Con una grande dimostrazione di maturità e di strategia, Mika Ahola è stato in grado di centrare tutti gli obiettivi prefissati per questa stagione mondiale 2007 che si è appena conclusa con il GP di Francia. Limitandosi a controlloare da vicino gli avversari più pericolosi per la corsa al titolo, senza lasciare loro troppo spazio, il pilota del Team Honda-HM Zanardo si è accontentato del quarto posto nella giornata di sabato, sufficiente per ottenere i punti sufficienti per chiudere la partita con una giornata d’anticipo. La domenica, partito da campione del mondo della classe E2, il forte finlandese ha fatto una gara attenta, senza prendere mai rischiare oltre misura. Ma ha attaccato senza risparmiarsi nelle prove Extreme, determinato a fare suo anche l’ultimo trofeo ancora da assegnare, il BMW Extreme Challenge, istituito per premiare il pilota in grado di sommare il miglior tempo globale nella somma di tutte le prove più dure della stagione. Tornato in testa alla classifica al termine del GP di Slovacchia, Ahola ha saputo essere molto efficace sull’impegnativo tracciato di Noiretable.

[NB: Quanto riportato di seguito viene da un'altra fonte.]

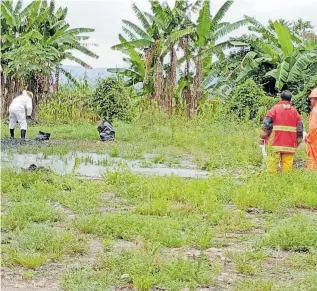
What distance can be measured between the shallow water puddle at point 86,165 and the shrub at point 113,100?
9079mm

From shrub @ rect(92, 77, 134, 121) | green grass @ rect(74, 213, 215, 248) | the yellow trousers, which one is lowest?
green grass @ rect(74, 213, 215, 248)

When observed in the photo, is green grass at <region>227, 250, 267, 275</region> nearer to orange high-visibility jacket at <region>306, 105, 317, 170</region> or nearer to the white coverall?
orange high-visibility jacket at <region>306, 105, 317, 170</region>

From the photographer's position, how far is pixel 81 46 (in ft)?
84.3

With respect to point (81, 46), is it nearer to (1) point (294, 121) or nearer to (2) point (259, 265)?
(1) point (294, 121)

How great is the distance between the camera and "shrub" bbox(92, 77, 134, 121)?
21.9m

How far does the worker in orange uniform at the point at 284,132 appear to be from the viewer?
9555 millimetres

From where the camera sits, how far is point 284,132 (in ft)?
31.4

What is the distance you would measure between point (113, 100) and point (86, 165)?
35.8ft

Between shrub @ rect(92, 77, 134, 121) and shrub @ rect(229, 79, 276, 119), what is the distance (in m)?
4.27

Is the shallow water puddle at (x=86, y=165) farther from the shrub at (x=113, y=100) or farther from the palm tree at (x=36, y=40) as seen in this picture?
the palm tree at (x=36, y=40)

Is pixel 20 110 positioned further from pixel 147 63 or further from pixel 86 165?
pixel 147 63

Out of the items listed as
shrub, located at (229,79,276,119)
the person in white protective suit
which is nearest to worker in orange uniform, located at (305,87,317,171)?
the person in white protective suit

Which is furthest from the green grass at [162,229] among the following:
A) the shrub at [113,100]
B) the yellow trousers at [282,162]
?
the shrub at [113,100]

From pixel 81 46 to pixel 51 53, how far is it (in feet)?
8.19
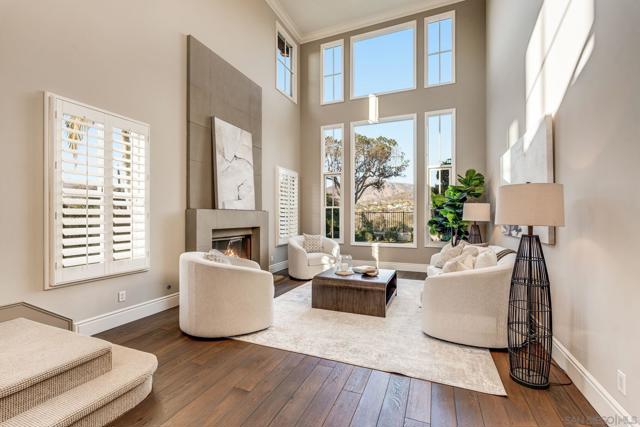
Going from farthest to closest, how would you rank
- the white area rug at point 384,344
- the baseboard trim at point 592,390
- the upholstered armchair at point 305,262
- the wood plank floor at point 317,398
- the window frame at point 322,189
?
1. the window frame at point 322,189
2. the upholstered armchair at point 305,262
3. the white area rug at point 384,344
4. the wood plank floor at point 317,398
5. the baseboard trim at point 592,390

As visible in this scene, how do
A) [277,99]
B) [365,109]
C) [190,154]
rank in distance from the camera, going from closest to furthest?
1. [190,154]
2. [277,99]
3. [365,109]

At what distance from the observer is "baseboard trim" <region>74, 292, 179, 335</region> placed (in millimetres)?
2920

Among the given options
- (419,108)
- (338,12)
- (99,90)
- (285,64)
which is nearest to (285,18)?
(285,64)

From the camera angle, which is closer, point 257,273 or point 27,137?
point 27,137

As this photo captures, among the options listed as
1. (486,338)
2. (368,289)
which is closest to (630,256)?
(486,338)

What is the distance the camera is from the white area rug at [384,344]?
2.32 m

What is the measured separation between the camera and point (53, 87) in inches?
106

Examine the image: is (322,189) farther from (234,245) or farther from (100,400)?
(100,400)

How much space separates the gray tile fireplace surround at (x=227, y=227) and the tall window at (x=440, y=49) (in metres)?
4.65

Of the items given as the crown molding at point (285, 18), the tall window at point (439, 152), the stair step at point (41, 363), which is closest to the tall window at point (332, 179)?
the tall window at point (439, 152)

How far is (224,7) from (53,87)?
3.20 meters

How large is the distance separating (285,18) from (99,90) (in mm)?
4898

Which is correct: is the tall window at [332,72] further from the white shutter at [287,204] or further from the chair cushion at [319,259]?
the chair cushion at [319,259]

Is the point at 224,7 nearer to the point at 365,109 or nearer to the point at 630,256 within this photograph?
the point at 365,109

A trentatré anni e con un palmares di tutto rispetto nel quale mancava solo una vittoria individuale in una classe mondiale, Mika Ahola è pertanto in questo entusiasmante 2007 a centrare un enplein perentorio, festeggiato sotto un gigantesco striscione gonfiabile lungo 15 metri e alto 7, che il Team Honda- HM Zanardo aveva preparato espressamente per l’occasione. Per scaramanzia non si è parlato di titolo fino al termine, ma il divario accumulato nella seconda parte della stagione era ormai incolmabile per gli avversari. Soprattutto se si considera l’attuale stato di forma di questo pilota.

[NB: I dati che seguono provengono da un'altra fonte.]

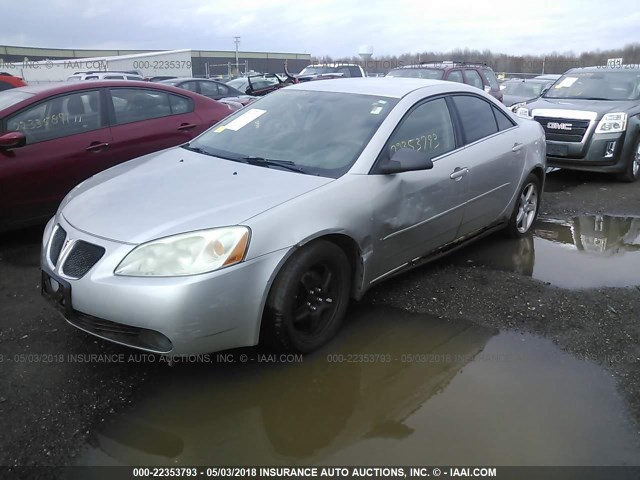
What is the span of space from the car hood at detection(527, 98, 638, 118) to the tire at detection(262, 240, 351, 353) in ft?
20.6

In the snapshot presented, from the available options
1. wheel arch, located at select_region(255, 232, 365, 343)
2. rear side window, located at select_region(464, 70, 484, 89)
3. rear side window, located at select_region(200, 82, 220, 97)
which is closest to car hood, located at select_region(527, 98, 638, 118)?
rear side window, located at select_region(464, 70, 484, 89)

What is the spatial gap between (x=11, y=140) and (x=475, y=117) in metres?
4.00

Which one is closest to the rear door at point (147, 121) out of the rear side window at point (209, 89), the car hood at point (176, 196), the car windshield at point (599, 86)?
the car hood at point (176, 196)

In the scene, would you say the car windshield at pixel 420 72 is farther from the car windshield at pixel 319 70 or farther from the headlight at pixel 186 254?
the headlight at pixel 186 254

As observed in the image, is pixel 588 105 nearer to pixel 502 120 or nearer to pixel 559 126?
pixel 559 126

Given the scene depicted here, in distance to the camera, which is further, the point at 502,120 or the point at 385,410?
the point at 502,120

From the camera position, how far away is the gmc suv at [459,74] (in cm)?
1182

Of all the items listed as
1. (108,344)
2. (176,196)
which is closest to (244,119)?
(176,196)

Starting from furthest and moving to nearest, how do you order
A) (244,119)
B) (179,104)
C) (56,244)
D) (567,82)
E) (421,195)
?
1. (567,82)
2. (179,104)
3. (244,119)
4. (421,195)
5. (56,244)

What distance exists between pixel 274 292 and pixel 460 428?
1.16m

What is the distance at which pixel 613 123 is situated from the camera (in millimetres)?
7656

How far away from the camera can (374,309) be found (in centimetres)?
382

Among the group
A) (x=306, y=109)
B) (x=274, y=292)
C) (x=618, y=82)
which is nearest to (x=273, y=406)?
(x=274, y=292)

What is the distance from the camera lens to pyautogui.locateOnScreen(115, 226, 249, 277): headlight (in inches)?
104
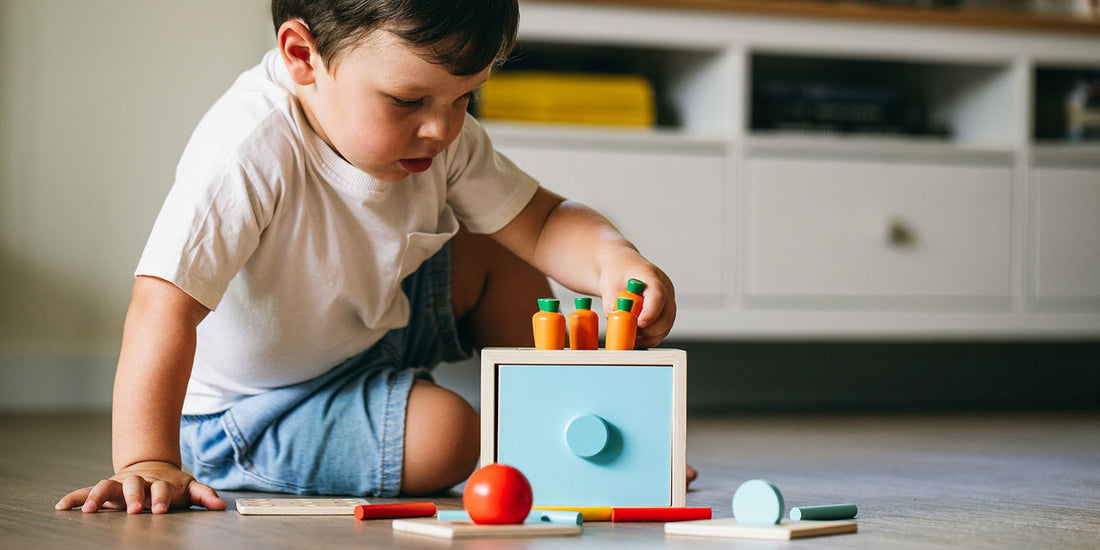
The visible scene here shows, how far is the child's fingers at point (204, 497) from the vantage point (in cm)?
69

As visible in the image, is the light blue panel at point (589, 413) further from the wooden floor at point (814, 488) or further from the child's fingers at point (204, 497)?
the child's fingers at point (204, 497)

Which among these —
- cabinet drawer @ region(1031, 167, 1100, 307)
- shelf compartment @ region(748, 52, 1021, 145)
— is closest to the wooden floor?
cabinet drawer @ region(1031, 167, 1100, 307)

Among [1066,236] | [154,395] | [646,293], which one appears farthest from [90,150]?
[1066,236]

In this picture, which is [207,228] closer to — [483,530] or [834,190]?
[483,530]

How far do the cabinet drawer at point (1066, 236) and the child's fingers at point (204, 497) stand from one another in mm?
1386

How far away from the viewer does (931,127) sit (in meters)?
1.83

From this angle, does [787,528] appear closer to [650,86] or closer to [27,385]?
[650,86]

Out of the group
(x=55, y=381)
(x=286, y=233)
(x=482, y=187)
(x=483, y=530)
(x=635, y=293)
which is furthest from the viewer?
(x=55, y=381)

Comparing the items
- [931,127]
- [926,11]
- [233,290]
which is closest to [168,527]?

Nella giornata che ha incoronato il campione che ha portato alla vittoria la Honda-HM CRE F450R, Alex Botturi ha chiuso attardato e dolorante al settimo posto. A complicare la sua gara sono state alcune cadute, che gli hanno impedito di andare oltre il settimo posto. Di ben altro profilo è stata la gara della domenica, che ha visto Botturi protagonista di un’accesa lotta per le posizioni che contano con i più forti specialisti della classe E3. Al termine della serie di prove speciali, Alex ha chiuso con un più che positivo terzo posto. Un risultato importante, che lascia solo un po’ di amaro per il ritardo accumulato a causa di un errore nella prova Extreme che ha determinato lo spegnimento del motore. Senza questo inconveniente il secondo gradino del podio sarebbe stato garantito.

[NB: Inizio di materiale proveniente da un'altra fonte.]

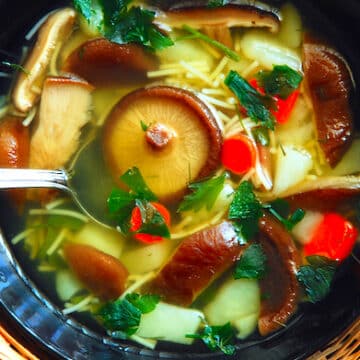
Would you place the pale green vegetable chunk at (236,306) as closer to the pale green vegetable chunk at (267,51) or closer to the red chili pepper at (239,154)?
the red chili pepper at (239,154)

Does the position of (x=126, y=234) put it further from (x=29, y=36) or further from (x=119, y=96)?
(x=29, y=36)

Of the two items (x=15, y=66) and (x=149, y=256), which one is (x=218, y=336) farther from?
(x=15, y=66)

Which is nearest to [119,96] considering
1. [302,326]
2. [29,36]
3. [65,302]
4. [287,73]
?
[29,36]

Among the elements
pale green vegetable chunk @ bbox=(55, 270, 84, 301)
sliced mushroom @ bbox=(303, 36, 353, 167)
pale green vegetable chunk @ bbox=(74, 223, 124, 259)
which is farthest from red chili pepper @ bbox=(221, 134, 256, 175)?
pale green vegetable chunk @ bbox=(55, 270, 84, 301)

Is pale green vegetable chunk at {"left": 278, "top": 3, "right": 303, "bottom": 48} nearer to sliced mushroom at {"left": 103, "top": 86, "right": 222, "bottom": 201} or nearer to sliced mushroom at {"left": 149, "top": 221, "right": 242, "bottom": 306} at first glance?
sliced mushroom at {"left": 103, "top": 86, "right": 222, "bottom": 201}

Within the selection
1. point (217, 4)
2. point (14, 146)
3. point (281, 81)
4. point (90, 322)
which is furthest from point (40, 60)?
point (90, 322)

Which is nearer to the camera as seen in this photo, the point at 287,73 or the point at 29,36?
the point at 287,73

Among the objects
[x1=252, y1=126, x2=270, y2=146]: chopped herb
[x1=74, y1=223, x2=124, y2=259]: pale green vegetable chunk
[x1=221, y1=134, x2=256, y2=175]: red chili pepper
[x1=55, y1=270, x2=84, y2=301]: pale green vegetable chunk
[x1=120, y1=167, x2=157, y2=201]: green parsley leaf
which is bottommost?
[x1=55, y1=270, x2=84, y2=301]: pale green vegetable chunk
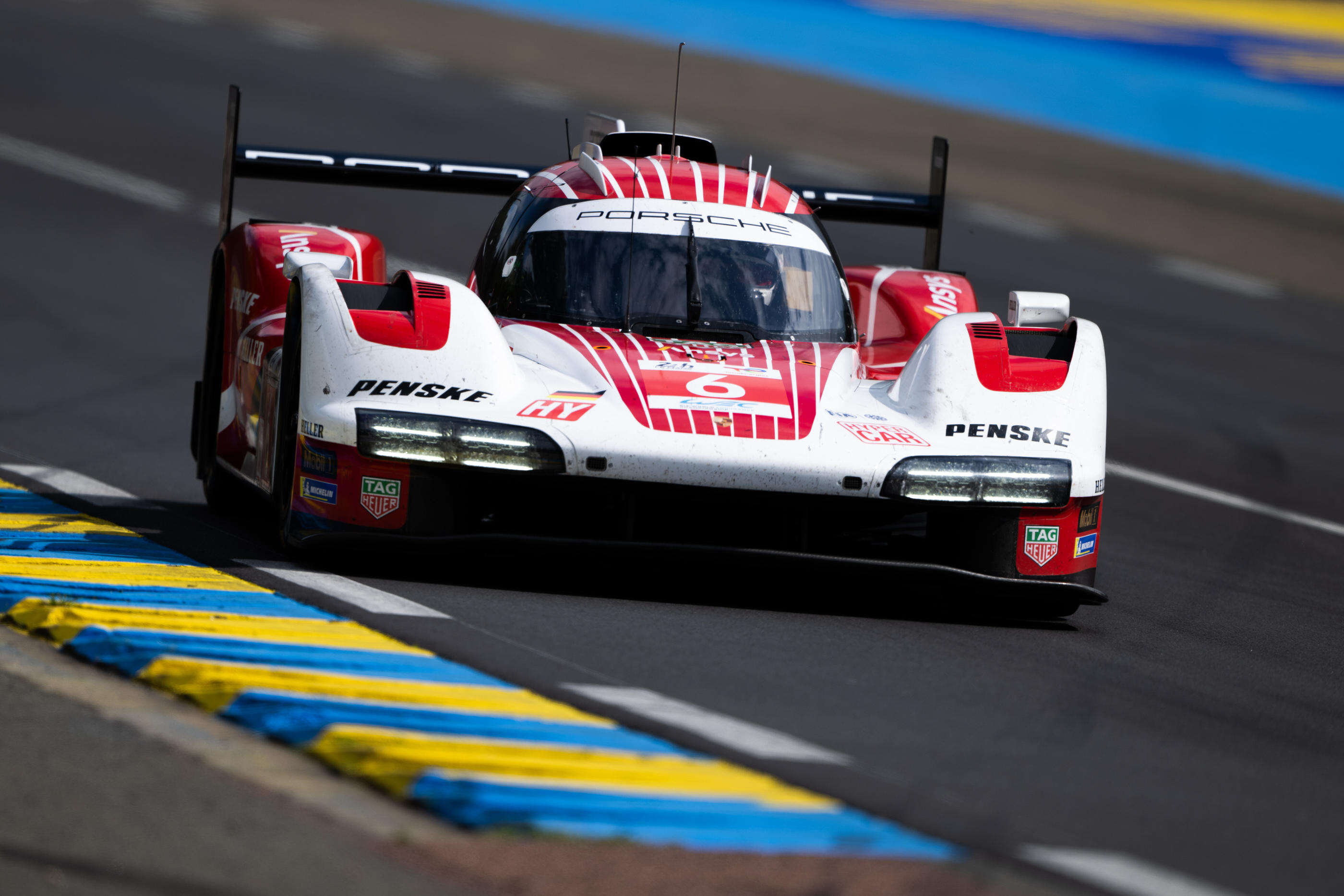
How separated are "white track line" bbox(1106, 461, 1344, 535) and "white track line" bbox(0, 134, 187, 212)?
9573mm

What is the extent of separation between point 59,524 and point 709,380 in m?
2.34

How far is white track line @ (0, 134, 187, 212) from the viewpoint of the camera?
57.4ft

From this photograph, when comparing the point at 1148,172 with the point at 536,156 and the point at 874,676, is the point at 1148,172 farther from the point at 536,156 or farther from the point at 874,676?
the point at 874,676

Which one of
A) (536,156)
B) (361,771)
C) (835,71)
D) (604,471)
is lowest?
(361,771)

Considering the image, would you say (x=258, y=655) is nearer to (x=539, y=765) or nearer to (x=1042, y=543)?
(x=539, y=765)

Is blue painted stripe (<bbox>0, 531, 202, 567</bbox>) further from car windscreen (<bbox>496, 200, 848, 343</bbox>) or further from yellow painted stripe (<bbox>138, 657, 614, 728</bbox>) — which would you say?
car windscreen (<bbox>496, 200, 848, 343</bbox>)

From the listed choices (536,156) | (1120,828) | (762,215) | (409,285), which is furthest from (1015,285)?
(1120,828)

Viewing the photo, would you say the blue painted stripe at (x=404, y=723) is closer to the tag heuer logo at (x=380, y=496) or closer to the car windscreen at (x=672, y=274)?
the tag heuer logo at (x=380, y=496)

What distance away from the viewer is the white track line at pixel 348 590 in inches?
215

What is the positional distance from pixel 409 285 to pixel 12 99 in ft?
52.2

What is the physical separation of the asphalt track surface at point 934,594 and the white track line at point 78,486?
7.2 inches

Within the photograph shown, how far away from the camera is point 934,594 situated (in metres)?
6.75

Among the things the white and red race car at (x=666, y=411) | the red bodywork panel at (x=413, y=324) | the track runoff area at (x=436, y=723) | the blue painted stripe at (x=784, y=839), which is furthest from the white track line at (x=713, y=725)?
the red bodywork panel at (x=413, y=324)

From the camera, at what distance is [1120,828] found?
3838 millimetres
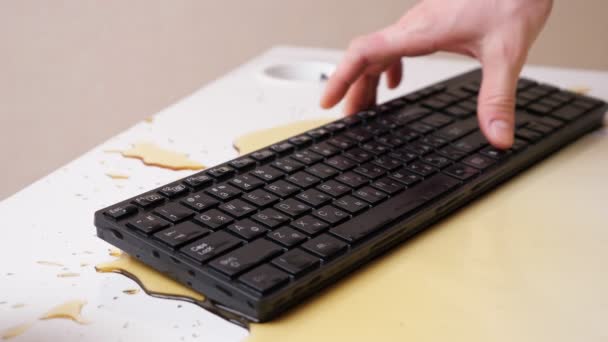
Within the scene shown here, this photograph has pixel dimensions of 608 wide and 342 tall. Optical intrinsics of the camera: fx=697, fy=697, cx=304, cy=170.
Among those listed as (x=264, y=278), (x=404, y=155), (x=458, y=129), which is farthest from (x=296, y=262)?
(x=458, y=129)

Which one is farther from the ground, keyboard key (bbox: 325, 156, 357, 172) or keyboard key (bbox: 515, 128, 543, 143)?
keyboard key (bbox: 515, 128, 543, 143)

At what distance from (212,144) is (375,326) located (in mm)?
378

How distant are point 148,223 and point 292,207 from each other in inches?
4.2

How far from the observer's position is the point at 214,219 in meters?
0.49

Ancora assente giustificato Oscar Balletti, fermo in attesa del nuovo intervento che dovrebbe risolvere definitivamente i problemi al polso, la trasferta francese ha visto impegnati con scarsa fortuna Paolo Bernardi e Fabio Mossini. Il primo è stato costretto al forfait in entrambe le giornate a causa un intossicazione che gli ha provocato gravi problemi intestinali. Mossini ha invece preso regolarmente il via al sabato, ma è stato costretto all’abbandono da una caduta dopo la quarta prova speciale. E il giorno seguente ha preferito non prendere il via.